*** Supplied text Section Begins ***
Introduction
A further example of the wishful thinking that tends to afflict transit-subsidy proponents came to our attention after “The Transit-Proponent Viewpoint” had already been posted. The example we used in that previous post had been written by a transit consultant, whereas the new example took the form of an email message from an Indianapolis City-County Council member. We’ll use excerpts from that message in this post to illustrate another aspect of subsidy-proponent thought. And we’ll show that a Council member’s sense of how important city-bus transportation is can be rather inflated.
The Message
Our correspondent’s message was a response to “IndyGo’s 2025 Budget.” In that post we speculated that the Indianapolis Public Transportation Corporation (“IndyGo”) would withhold several salient facts when it makes its budget presentations to the Council. Among those facts was that IndyGo bus rides are more expensive to provide than cab rides are and that replacing IndyGo bus trips with car trips would reduce Indianapolis’s carbon footprint.
Now, perhaps our correspondent just doesn’t care whether providing IndyGo transportation costs more than it’s worth or whether IndyGo is “sustainable.” Many politicians do seem to subordinate such considerations to an unshakable belief that subsidized transit is a Good Thing of which criticism should be stamped out. The message’s statement that “I’ve reviewed your numbers and frankly don’t find them very concerning” does lend itself to that interpretation.
“Doing What They Promised to Do”
But for present purposes we’ll interpret that remark as instead reflecting a belief that IndyGo’s currently abysmal performance will be turned around by the operational expansion that a 2016 referendum approved a transit income tax to fund. Presumably the following passage was intended to justify that belief:
Many companies and public organizations do not turn a profit while they are in a rebuilding phase. Amazon famously did not turn a profit for decades. But they grew their capacities and provided themselves the tools they needed in order to profit eventually - and that seems to have worked out well. Amazon is a private company that eventually went public, so they needed to convince first their owners and then their shareholders that this plan had merit and would eventually pay off. IndyGo is a municipal corporation, so they needed to convince a much broader audience - the taxpayers and voters. They did so, pretty conclusively, and they are doing what they promised to do.
We note in passing how inapt such an analogy was in that context; the consequences visited upon founders whose public-offering documents fall short of full disclosure can be severe, whereas IndyGo suffers no consequences from misleading statements and material omissions of the type we described in “Advocacy as ‘Educating.’” More to the point, any half-baked idea at all would qualify for financial backing if the test were merely whether some other, vastly different enterprise has ever succeeded.
In this case decades of data give us ample reason to expect that the expansion’s main effect from an efficiency standpoint will be merely to make IndyGo buses even emptier. We won’t belabor that point here, because we already saw in “The Transit-Proponent Viewpoint” that expecting any further expansion to improve performance significantly is a triumph of hope over experience. What we will consider is our correspondent’s remarkable statement that “they are doing what they promised to do.” As we will now see, nothing could be further from the truth.
*** Supplied text Section Ends ***
*** Listed records Section Begins ***
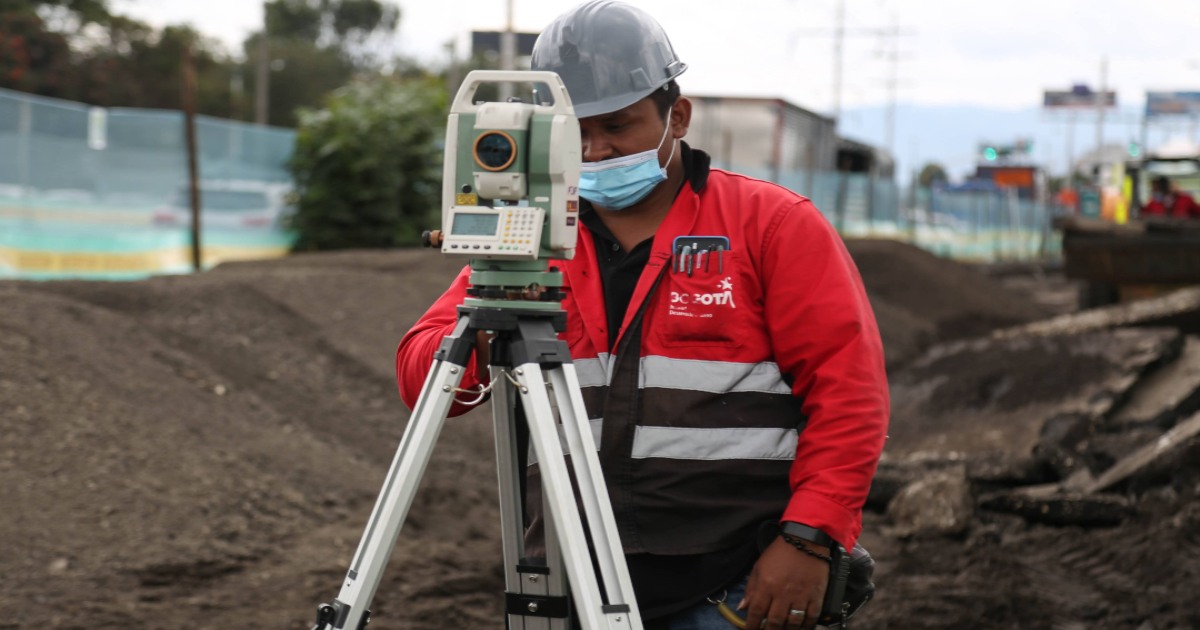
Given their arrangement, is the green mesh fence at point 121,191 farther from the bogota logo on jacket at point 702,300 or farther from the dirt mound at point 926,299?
the bogota logo on jacket at point 702,300

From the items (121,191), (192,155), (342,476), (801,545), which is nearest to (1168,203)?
(192,155)

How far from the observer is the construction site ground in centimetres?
557

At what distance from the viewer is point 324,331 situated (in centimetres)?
1029

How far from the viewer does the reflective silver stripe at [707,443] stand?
91.3 inches

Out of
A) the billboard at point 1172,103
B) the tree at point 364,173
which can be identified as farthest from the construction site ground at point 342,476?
the billboard at point 1172,103

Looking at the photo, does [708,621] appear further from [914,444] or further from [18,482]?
[914,444]

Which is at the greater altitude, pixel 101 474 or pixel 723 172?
pixel 723 172

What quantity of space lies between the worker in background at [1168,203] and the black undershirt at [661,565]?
18353 millimetres

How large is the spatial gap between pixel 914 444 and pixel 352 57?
208 feet

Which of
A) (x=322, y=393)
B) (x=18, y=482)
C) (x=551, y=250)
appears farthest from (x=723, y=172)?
(x=322, y=393)

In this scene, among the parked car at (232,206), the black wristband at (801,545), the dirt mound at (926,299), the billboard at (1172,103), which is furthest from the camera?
the billboard at (1172,103)

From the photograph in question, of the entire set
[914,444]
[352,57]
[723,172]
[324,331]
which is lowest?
[914,444]

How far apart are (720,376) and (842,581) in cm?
41

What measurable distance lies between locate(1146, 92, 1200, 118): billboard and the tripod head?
74.8m
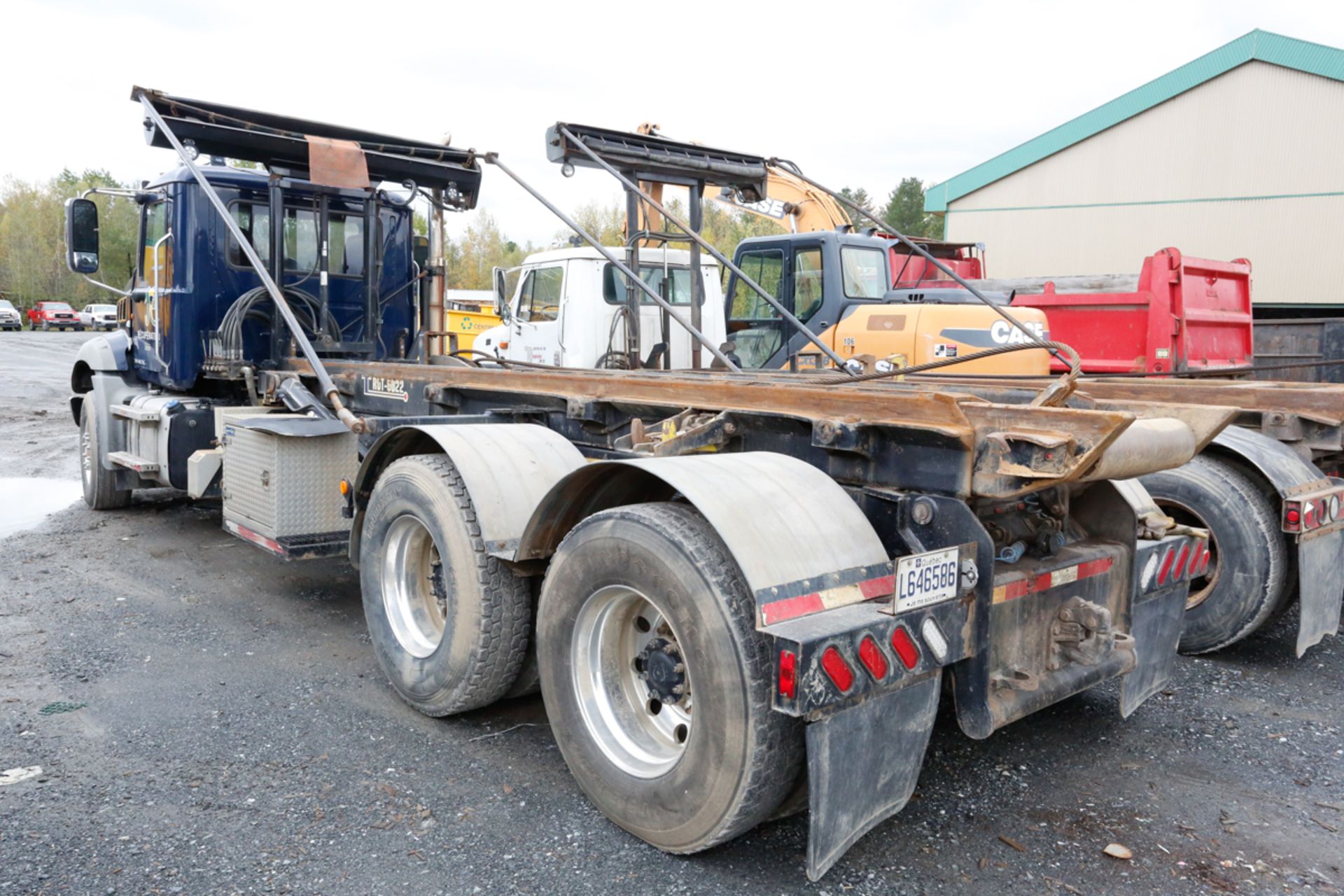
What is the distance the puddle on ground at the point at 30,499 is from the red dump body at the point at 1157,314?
8.68 metres

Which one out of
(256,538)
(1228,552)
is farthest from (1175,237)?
(256,538)

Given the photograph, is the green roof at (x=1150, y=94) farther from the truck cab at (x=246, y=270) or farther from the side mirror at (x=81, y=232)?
the side mirror at (x=81, y=232)

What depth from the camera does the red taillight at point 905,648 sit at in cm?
288

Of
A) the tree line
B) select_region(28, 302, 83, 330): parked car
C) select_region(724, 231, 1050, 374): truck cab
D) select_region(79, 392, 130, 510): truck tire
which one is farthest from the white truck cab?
select_region(28, 302, 83, 330): parked car

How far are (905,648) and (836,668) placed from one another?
0.30 metres

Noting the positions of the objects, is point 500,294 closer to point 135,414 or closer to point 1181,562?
point 135,414

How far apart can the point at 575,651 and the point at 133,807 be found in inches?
63.2

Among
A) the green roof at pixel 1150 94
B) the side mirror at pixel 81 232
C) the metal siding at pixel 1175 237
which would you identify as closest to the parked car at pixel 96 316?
the green roof at pixel 1150 94

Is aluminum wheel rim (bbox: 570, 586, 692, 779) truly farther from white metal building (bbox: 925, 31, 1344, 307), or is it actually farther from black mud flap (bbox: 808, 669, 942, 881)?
white metal building (bbox: 925, 31, 1344, 307)

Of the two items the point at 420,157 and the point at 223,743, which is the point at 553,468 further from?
the point at 420,157

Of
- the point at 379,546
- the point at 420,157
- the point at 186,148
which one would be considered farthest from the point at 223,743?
the point at 420,157

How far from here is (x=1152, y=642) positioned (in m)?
3.93

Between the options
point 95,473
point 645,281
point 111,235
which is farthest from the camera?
point 111,235

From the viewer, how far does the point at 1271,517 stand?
5.05 meters
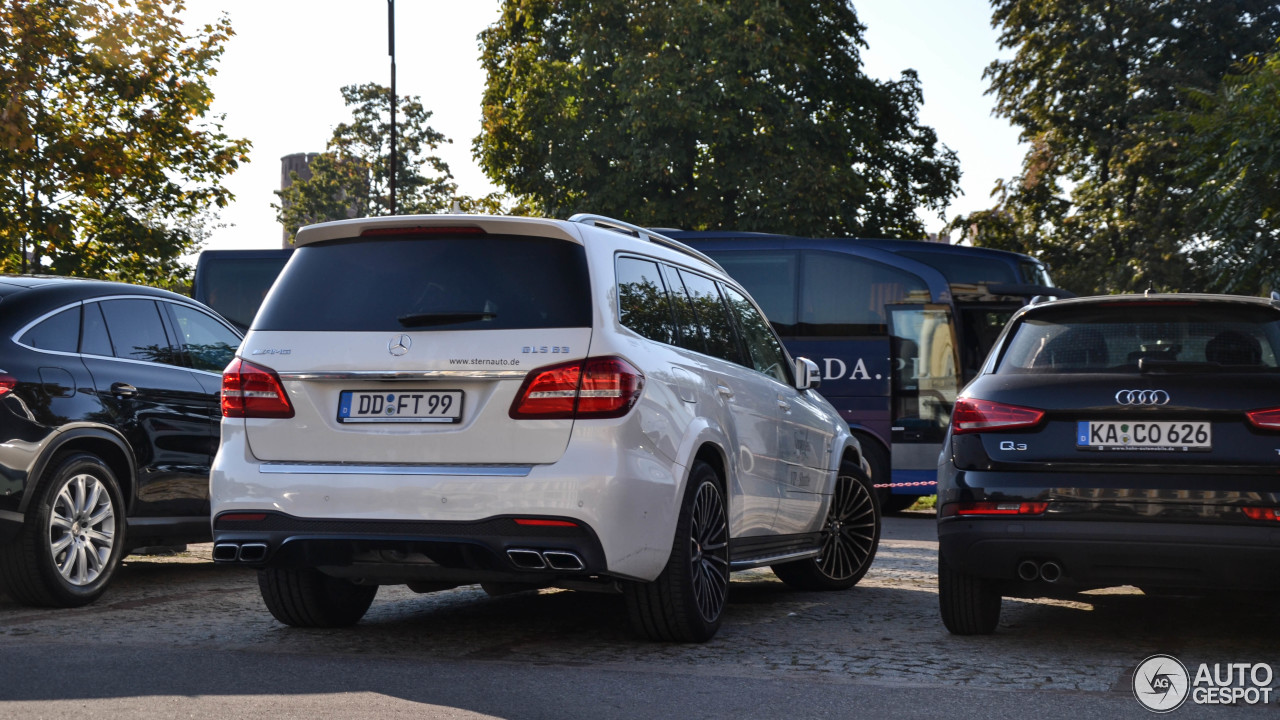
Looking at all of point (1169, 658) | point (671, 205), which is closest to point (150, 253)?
point (671, 205)

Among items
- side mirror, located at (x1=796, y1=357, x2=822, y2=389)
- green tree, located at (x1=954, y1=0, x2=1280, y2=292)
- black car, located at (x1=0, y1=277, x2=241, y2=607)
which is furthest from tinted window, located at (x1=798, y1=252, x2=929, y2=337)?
green tree, located at (x1=954, y1=0, x2=1280, y2=292)

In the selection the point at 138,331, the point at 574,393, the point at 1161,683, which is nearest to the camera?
the point at 1161,683

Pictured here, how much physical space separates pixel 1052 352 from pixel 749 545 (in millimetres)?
1821

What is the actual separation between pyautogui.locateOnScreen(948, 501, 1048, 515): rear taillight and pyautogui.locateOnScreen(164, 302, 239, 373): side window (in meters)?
5.08

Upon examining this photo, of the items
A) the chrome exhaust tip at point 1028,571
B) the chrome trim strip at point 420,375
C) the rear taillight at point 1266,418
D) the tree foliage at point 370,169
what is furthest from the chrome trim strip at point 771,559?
the tree foliage at point 370,169

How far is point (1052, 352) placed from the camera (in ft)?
22.2

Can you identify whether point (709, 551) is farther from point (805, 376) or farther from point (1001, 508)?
point (805, 376)

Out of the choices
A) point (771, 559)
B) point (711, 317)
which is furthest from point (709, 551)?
point (711, 317)

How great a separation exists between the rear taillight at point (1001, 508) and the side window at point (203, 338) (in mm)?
5081

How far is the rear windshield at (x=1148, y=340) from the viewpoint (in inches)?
256

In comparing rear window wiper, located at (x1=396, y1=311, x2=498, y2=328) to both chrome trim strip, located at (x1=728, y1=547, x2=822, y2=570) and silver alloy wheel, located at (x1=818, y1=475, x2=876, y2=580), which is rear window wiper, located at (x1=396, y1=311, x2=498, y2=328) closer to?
chrome trim strip, located at (x1=728, y1=547, x2=822, y2=570)

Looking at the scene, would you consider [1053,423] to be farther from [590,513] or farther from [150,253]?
[150,253]

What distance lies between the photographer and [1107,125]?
121ft

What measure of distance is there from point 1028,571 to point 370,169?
196ft
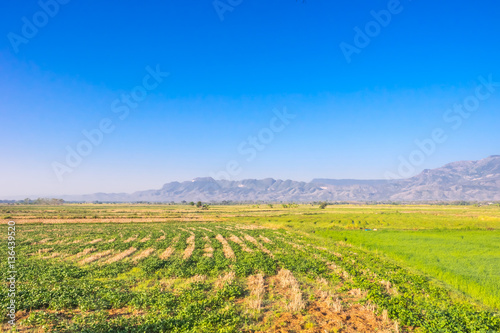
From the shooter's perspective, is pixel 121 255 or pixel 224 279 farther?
pixel 121 255

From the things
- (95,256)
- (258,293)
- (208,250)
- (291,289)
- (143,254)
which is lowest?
(208,250)

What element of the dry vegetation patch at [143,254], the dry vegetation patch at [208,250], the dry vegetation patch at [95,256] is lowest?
the dry vegetation patch at [208,250]

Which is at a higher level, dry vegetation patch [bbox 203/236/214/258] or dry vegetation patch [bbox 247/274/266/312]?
dry vegetation patch [bbox 247/274/266/312]

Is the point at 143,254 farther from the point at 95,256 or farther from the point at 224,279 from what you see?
the point at 224,279

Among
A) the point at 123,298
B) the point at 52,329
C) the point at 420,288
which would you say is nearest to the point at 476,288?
the point at 420,288

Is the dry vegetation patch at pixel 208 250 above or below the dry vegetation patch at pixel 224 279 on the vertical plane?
below

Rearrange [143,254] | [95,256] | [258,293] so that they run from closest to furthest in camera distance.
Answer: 1. [258,293]
2. [95,256]
3. [143,254]

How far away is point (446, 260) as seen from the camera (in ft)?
82.4

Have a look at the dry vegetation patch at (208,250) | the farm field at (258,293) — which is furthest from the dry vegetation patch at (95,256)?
the dry vegetation patch at (208,250)

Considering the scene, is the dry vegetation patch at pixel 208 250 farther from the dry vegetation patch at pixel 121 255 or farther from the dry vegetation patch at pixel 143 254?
the dry vegetation patch at pixel 121 255

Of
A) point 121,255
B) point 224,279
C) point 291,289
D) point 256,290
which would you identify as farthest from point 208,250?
point 291,289

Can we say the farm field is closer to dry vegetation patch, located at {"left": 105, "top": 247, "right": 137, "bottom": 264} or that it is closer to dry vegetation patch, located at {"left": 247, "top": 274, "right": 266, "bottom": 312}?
dry vegetation patch, located at {"left": 247, "top": 274, "right": 266, "bottom": 312}

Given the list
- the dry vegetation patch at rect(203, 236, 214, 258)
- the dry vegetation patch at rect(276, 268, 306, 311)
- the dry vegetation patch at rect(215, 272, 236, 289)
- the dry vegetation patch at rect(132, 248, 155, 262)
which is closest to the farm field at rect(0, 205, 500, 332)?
the dry vegetation patch at rect(276, 268, 306, 311)

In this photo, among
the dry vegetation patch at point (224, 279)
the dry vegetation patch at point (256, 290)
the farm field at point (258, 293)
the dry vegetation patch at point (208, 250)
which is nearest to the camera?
the farm field at point (258, 293)
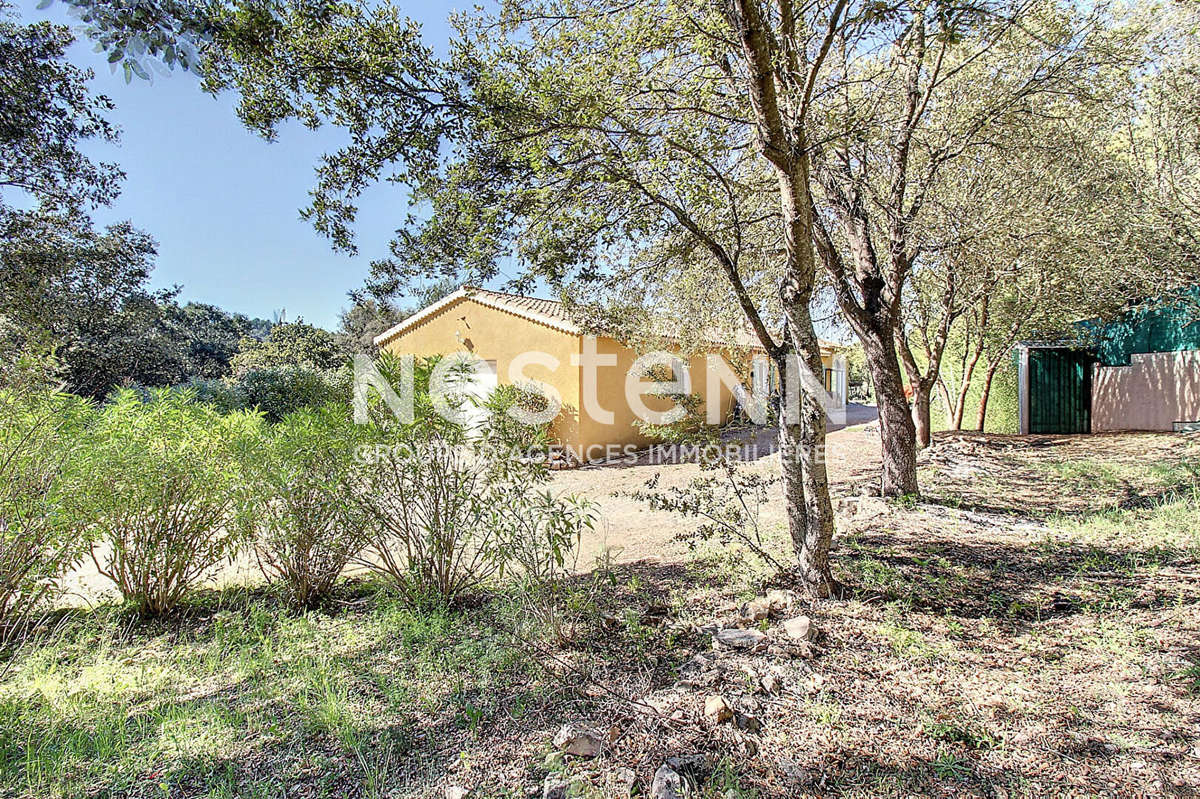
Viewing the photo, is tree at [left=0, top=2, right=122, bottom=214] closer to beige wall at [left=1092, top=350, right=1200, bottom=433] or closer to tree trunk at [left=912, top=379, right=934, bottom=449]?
tree trunk at [left=912, top=379, right=934, bottom=449]

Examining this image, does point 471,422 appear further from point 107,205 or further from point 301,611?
point 107,205

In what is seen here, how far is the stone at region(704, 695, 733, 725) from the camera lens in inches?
97.1

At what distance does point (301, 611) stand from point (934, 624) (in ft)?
15.2

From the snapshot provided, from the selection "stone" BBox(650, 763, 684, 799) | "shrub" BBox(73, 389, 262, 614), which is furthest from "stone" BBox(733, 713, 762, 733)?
"shrub" BBox(73, 389, 262, 614)

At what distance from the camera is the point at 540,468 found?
4.01m

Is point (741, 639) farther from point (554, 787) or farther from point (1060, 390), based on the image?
point (1060, 390)

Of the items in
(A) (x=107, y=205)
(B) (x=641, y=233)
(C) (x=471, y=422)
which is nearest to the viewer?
(C) (x=471, y=422)

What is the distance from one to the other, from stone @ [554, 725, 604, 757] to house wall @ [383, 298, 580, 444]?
343 inches

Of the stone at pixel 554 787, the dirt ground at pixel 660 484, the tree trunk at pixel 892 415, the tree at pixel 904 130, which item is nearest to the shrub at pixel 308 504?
the dirt ground at pixel 660 484

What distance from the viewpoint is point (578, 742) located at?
2312 mm

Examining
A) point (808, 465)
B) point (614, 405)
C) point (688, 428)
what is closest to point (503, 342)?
point (614, 405)

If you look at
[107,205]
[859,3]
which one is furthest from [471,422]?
[107,205]

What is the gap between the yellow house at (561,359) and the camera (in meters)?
11.7

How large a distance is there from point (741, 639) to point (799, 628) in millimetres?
380
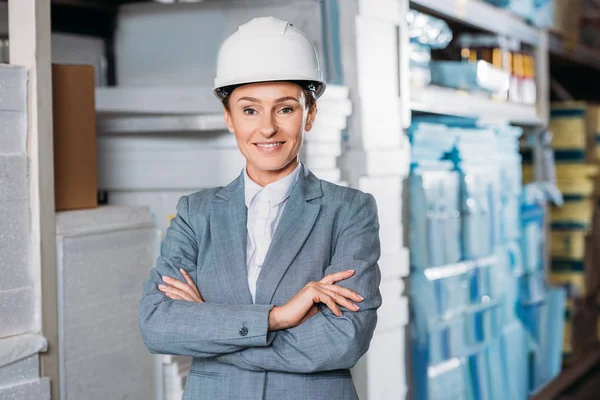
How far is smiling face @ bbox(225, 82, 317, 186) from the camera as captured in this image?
59.7 inches

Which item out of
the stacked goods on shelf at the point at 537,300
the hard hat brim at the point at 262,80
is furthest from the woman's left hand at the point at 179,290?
the stacked goods on shelf at the point at 537,300

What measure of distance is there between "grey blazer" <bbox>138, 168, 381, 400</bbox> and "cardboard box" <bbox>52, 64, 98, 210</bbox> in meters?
0.44

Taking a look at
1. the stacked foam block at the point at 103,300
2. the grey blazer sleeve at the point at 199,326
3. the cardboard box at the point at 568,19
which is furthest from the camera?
the cardboard box at the point at 568,19

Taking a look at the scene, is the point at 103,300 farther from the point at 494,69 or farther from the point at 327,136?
the point at 494,69

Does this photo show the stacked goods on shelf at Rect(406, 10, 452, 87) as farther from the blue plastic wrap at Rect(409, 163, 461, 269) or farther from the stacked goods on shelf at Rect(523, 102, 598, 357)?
the stacked goods on shelf at Rect(523, 102, 598, 357)

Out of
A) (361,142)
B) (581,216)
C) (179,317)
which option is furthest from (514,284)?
(179,317)

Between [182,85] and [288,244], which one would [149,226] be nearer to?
[182,85]

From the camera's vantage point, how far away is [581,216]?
179 inches

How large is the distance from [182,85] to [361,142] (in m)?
0.56

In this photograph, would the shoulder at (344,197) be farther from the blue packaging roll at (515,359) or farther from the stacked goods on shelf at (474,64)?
the blue packaging roll at (515,359)

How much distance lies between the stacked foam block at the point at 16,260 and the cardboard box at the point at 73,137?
0.59 feet

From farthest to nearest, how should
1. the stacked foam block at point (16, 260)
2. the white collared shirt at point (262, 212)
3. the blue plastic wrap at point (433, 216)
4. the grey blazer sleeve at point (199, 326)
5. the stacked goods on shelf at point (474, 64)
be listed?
the stacked goods on shelf at point (474, 64) → the blue plastic wrap at point (433, 216) → the stacked foam block at point (16, 260) → the white collared shirt at point (262, 212) → the grey blazer sleeve at point (199, 326)

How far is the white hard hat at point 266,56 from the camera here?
150 centimetres

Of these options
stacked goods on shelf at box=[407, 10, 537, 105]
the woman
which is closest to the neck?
the woman
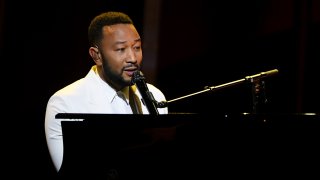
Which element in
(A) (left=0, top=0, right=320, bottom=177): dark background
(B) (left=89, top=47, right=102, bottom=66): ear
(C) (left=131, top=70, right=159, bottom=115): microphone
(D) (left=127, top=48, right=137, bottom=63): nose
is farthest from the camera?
(A) (left=0, top=0, right=320, bottom=177): dark background

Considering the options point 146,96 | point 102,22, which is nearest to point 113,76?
point 102,22

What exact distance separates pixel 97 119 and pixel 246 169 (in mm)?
503

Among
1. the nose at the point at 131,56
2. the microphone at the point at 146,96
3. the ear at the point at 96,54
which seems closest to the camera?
the microphone at the point at 146,96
*** Listed records Section Ends ***
Action item A:
Answer these from the post about IndyGo:
(i) Who wrote the email message the post quotes?
(ii) What did a 2016 referendum approve?
(iii) Which company does the message say did not turn a profit for decades?
Action item B: Summarize the post about IndyGo in two sentences.
Action item C: In the post about IndyGo, translate this sentence into Spanish: "Many companies and public organizations do not turn a profit while they are in a rebuilding phase."
These lines are separate material and are not part of the post about IndyGo.

Written solution A:
(i) An Indianapolis City-County Council member.
(ii) A transit income tax to fund IndyGo's operational expansion.
(iii) Amazon.

Written solution B: The post quotes an email from an Indianapolis City-County Council member who answered an earlier post on IndyGo's budget, and it treats the message as an example of wishful thinking by transit-subsidy proponents. The post rejects the message's comparison to Amazon and its claim that IndyGo is "doing what they promised to do," arguing that decades of data suggest the expansion will mainly make IndyGo buses emptier.

Written solution C: Muchas empresas y organizaciones públicas no obtienen ganancias mientras están en una fase de reconstrucción.